Algo anda desarticulado en el Estado. Lo que es propiedad pública no es de nadie. Carece de protección o vigilancia. Es como si fuera aposta que ocurran estas vergonzosas operaciones.
Cuando se hacen negociaciones con el Estado a la corta o la larga brota el absceso. A menudo ni se requiere de una intervención médica para que salga el pus del engaño.
Si el Estado negocia plantas eléctricas o servicios de suministro, la sal cuesta más que el chivo. Si facilita la comunicación construyendo una carretera, los millones de más en el presupuesto van subiendo hasta que el Estado tiene que frenar la obra y es otra administración la que reemprende la operación. En algunas ocasiones se suspenden los contratos de forma tan abrupta que hoy se pagan daños y perjuicios deliberados. Se atropella a los inocentes contratados para justificar el abono de más dinero.

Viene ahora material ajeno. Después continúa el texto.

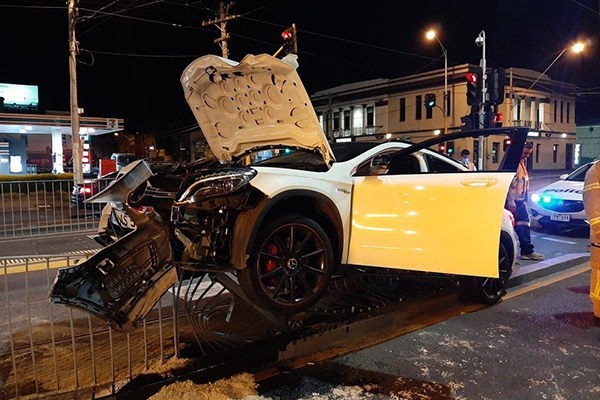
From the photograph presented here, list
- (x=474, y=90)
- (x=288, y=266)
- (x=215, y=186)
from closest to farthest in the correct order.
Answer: (x=215, y=186), (x=288, y=266), (x=474, y=90)

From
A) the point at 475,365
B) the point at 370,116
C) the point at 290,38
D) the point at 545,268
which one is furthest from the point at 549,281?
the point at 370,116

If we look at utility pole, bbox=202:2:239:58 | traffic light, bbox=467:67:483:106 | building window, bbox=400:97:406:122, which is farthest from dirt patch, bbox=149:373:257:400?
building window, bbox=400:97:406:122

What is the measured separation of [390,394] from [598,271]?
3.03 meters

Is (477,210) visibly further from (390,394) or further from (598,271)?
(598,271)

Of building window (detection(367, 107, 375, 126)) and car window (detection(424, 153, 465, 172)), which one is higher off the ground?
building window (detection(367, 107, 375, 126))

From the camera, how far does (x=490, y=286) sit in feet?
17.9

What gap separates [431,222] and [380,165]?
0.87 meters

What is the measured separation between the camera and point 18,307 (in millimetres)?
5199

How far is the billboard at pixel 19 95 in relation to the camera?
3266cm

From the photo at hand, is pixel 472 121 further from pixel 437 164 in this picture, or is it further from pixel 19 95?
pixel 19 95

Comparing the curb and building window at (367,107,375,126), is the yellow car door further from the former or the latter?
building window at (367,107,375,126)

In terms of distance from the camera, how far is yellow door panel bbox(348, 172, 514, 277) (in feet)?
12.8

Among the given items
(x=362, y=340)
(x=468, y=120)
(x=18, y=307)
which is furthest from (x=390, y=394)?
(x=468, y=120)

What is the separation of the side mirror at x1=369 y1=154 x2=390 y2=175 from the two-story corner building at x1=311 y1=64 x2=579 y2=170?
34.6 m
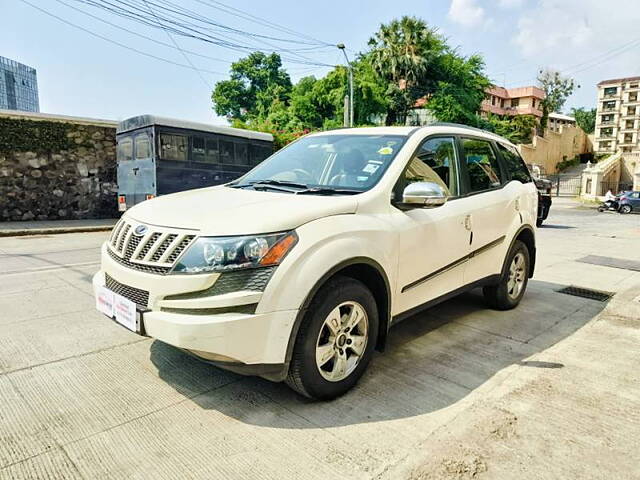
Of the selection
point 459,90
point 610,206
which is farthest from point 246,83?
point 610,206

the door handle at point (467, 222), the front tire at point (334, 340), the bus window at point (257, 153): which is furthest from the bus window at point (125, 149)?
the front tire at point (334, 340)

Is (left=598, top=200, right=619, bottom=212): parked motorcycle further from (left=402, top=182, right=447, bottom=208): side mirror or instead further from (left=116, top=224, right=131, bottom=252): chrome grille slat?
(left=116, top=224, right=131, bottom=252): chrome grille slat

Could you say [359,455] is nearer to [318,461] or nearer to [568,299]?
[318,461]

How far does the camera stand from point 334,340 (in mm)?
2650

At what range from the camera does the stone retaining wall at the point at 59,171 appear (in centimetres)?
1240

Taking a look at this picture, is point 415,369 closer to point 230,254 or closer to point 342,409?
point 342,409

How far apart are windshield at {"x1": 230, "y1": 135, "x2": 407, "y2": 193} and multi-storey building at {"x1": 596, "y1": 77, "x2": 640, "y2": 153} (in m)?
94.1

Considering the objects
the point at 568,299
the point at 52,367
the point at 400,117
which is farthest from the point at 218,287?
the point at 400,117

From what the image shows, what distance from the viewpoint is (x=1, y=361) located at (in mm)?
3164

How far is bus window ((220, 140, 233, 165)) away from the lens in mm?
12329

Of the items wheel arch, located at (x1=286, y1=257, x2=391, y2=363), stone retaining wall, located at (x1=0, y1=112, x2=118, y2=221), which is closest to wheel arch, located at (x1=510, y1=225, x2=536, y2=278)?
wheel arch, located at (x1=286, y1=257, x2=391, y2=363)

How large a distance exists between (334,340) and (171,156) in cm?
959

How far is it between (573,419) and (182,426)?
2.21 metres

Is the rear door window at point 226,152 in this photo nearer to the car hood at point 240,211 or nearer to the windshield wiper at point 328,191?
the car hood at point 240,211
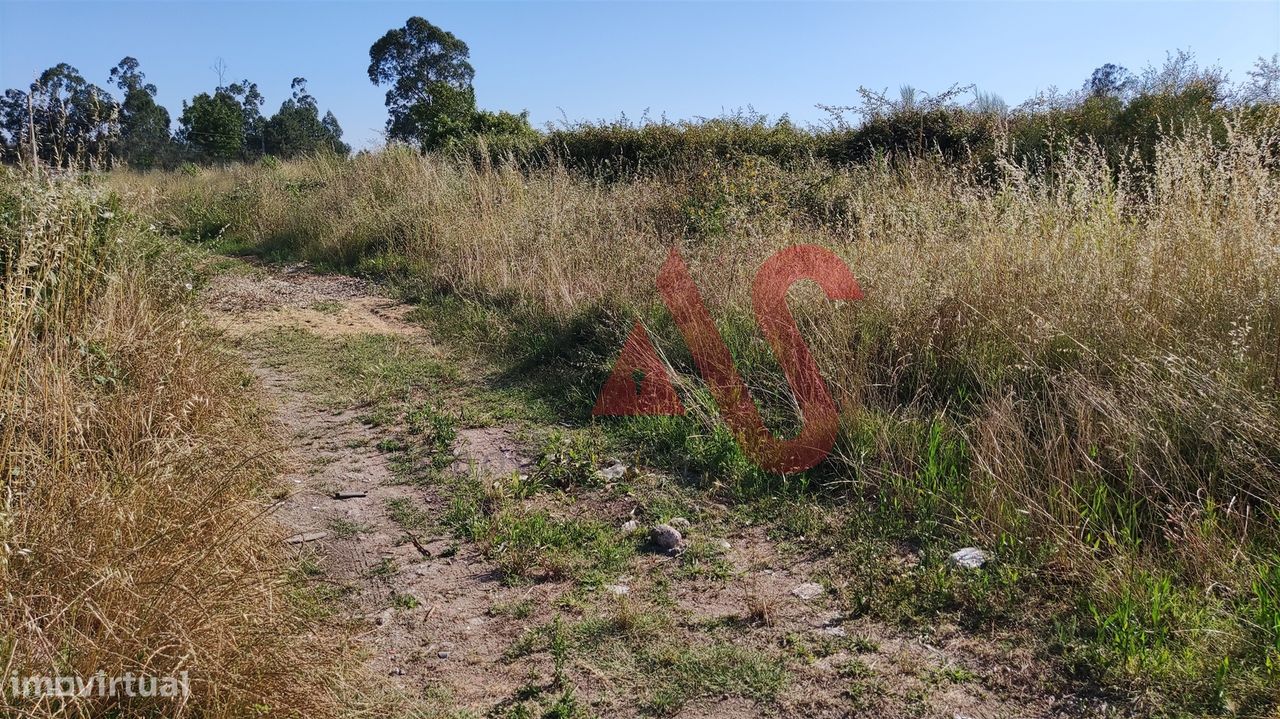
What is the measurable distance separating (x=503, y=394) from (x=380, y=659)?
287 cm

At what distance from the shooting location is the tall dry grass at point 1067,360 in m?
2.99

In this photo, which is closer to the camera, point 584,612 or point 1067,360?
point 584,612

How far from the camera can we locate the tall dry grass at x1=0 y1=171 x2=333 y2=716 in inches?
85.7

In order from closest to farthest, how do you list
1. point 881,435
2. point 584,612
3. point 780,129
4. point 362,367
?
point 584,612
point 881,435
point 362,367
point 780,129

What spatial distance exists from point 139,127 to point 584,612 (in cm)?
2561

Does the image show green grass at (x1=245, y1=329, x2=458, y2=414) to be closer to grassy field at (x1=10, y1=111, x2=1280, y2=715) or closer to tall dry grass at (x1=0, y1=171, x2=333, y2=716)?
grassy field at (x1=10, y1=111, x2=1280, y2=715)

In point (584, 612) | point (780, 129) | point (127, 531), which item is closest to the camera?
point (127, 531)

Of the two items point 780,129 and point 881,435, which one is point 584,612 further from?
point 780,129

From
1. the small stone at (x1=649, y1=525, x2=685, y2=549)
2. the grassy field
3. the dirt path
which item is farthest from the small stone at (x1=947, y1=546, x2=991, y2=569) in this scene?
the small stone at (x1=649, y1=525, x2=685, y2=549)

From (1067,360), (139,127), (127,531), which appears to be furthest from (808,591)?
(139,127)

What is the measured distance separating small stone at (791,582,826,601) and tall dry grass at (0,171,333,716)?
171 cm

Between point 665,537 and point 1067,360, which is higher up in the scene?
point 1067,360

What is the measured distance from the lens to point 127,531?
8.82 ft

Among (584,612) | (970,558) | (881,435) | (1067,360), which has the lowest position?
(584,612)
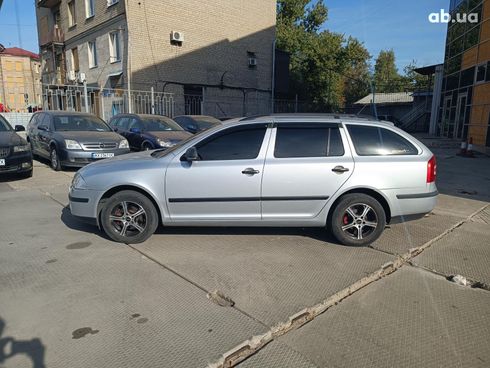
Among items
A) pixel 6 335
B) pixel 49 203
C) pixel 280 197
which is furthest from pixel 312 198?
pixel 49 203

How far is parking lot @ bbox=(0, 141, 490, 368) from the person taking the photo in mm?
2510

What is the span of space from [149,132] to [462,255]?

Estas operaciones conflictivas abarcan la confección de licencias de conducir o un documento de identidad. Los negociadores parecen representar a los ofertantes y no al Estado.
Recientemente se supo del necesario pago por no uso de una carretera. El peaje era insuficiente y por miles de pesos hay que compensar anualmente a los que “invirtieron en la construcción de la carretera”. Se puede creer que cuando se diseñó la vía no hubo cálculo del flujo de vehículos, pero sí se añadió la penalidad si el peaje era bajo. Es igual a contratar una planta eléctrica por lo que pueda generar y no por lo que coloca en las redes.
El último cuplé es Bahía de las Águilas. Un tribunal correctamente evacúa una sentencia bomberil. Declara extinguida la acción penal contra los implicados en un supuesto engaño en la venta de terrenos. Es casi seguro que los jueces aleguen que abulia de los abogados del Estado o la pereza del Ministerio Público los haya maniatados y sin argumentos para restituir el patrimonio popular. No es de dudar el olvido de alguien de darle seguimiento al caso.
Ahora nos quejamos. Tongo le dio a Borondongo. Ignoramos por qué Bernabé le pegó a Buchilanga. Mientras tanto, sigamos la candelita a la otra esquinita. Esperemos el próximo escándalo sentados en las gradas de sol, que es el lugar que nos corresponde.